Numerous research has focused on the search for new, electrochemically stable, ionic conductors that enable better performance of rechargeable batteries. Batteries containing organic electrolytes are cheaper and easier to manufacture; However, other applications requiring extreme operating temperature may benefit from the introduction of materials that exhibit rapid conduction.
Rechargeable Li-ion Batteries
Inorganic solid electrolytes offer important advantages and disadvantages with respect to liquid and polymer electrolytes. Because they can withstand high temperatures, they can be used in solid-state batteries, and they are individual ion conducting materials, meaning that only Li + ions have appreciable mobility, whereas anions and other cations form a rigid skeleton.

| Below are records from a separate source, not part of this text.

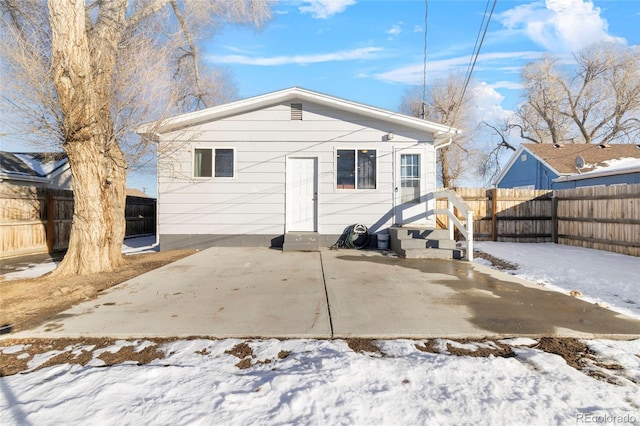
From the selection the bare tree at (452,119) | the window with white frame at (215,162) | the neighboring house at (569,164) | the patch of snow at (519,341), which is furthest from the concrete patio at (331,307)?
the bare tree at (452,119)

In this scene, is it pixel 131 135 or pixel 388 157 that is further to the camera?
pixel 388 157

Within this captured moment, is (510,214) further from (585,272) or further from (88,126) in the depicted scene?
(88,126)

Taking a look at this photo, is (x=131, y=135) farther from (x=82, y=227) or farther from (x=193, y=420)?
(x=193, y=420)

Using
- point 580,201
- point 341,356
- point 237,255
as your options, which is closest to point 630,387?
point 341,356

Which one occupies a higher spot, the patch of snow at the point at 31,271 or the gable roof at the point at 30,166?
the gable roof at the point at 30,166

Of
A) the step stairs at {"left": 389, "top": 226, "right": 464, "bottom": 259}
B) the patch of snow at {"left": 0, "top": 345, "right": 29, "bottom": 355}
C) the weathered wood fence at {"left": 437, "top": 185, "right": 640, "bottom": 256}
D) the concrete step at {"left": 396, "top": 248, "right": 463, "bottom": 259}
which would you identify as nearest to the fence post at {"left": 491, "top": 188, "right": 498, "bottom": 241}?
the weathered wood fence at {"left": 437, "top": 185, "right": 640, "bottom": 256}

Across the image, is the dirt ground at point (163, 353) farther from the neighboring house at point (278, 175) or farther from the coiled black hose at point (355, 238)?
the neighboring house at point (278, 175)

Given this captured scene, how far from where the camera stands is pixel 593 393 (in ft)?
6.66

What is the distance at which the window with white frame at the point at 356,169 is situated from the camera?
8.34 m

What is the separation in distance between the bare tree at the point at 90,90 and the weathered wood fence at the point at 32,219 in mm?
4003

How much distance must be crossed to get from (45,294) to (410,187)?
7913 mm

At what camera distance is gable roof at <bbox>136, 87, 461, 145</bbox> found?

Eliminating the anionic concentration gradient through the electrolyte may help suppress the adverse reactions, or decomposition reactions, that the electrolyte may suffer. However, it is necessary to investigate further, in order to minimize, for example, the product of the resistivity of the electrolyte and its thickness, so that a rapid transport of Li + ions occurs through the solid electrolyte.
Some of the rechargeable lithium-ion batteries that have already begun to appear on the market are composed of LiCoO2 cathodes, polymer electrolytes and highly densified graphite anodes. They also have a small surface to minimize passivation phenomena that also affect them. They can be recharged up to 2500 times, and thanks to their low price, they are the best alternative in the consumer electronics market.

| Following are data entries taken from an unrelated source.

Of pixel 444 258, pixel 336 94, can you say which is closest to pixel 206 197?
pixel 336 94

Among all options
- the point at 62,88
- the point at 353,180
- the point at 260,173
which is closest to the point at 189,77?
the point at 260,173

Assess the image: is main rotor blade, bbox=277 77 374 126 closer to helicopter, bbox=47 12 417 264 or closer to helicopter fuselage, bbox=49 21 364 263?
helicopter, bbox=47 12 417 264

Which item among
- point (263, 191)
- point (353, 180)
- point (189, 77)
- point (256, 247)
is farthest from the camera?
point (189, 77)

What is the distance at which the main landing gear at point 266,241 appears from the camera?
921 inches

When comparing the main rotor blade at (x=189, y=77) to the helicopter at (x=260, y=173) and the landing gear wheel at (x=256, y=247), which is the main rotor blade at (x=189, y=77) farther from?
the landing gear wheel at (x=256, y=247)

However, lithium-ion batteries still show significant defects due to their fragile structure, among which we can mention: that they require a safety circuit to maintain maximum and minimum voltage limits, they degrade over time, having to be stored in cold places to 40% of their load, show moderate discharge capacity, are more expensive than other types of batteries. Finally, it should be noted that they are part of a technology that is currently being studied progressively.
Some of the researches carried out today are focused on the preparation and study of nanostructured orthophosphates and related compounds, which are capable of presenting rapid ionic conduction, which allows to study their potential use as solid electrolytes.
Research on non-nanostructured orthophosphates finds that the conductivity values measured inside the constituent grains of these materials are much higher than those measured at the boundary between the grains. The research developed, is driven by the desire to find materials with improved properties and characteristics, based on their subsequent application in new solid state batteries.
Nowadays, numerous scientific articles exist in which different structural types or new compositions are sought and studied. In order to achieve improved performance objectives, advanced synthesis routes are tested to influence the microstructure of the prepared compounds and to achieve a favorable orientation of the grain boundaries so that the presence of these boundaries affects as little as possible their conductivity.
Recent research addressing such topics focuses on the preparation of nanoparticulate and / or nanostructured electrode materials, essentially pursuing two objectives, first, to try to improve intra- and inter-granular conductivity, and the second to be able to manufacture useful composite electrolytes In solid state batteries. In this way, the pyrolysis spray method allows, for example, to obtain nanostructured materials with spherical morphology, narrow particle size distribution and compositional homogeneity.
The current focus of solid electrolyte research and numerous publications on the research and technological development of lithium-ion batteries continue to focus on studies to improve the use of polymer electrolytes, gels and electrolytes composites. Liquid electrolytes are still used in most routine electrochemical studies. Only a minimal percentage of contributions address the potential use of ceramic electrolytes.
Batteries containing organic electrolytes are cheaper, easier to manufacture and, if the electrolyte-solid interface layer formed and the electrolyte-electrode interfaces are controlled, good cyclability is achieved.
However, other applications that require an extreme operating temperature – high or low -, maximum service life, negligible discharge and extremely thin contacts can benefit from the introduction of ceramic electrolytes. Some research groups address the synthesis of laminar electrodes using ceramic electrolytes and glasses in conjunction with liquid or polymer electrolytes. The embedded Li 3 PO 4 compound has been used as a membrane separator or as a cathode in fibers, and also glass lithium embedded in glass has been used as an anode material.
On the other hand, the majority of the investigations currently carried out on ceramic electrolytes are far from an immediate practical application of these materials. Studies that evaluate the electrochemical stability of many of the synthesized electrolytes and reports of different manufacturing techniques are lacking, emphasizing the optimum thickness of the electrolyte layer.
It may also be interesting in the future to study whether the introduction of nanostructured materials into polymer electrolytes, to give rise to a composite electrolyte, may prove useful in solid state batteries.
Improving the performance of solid state batteries, the preparation and study of polymer electrolytes, to which nanostructured materials have been added, and the introduction of ceramic electrolytes and glasses into the layers of a polymer electrolyte are some of the challenges which are tackled today by researchers.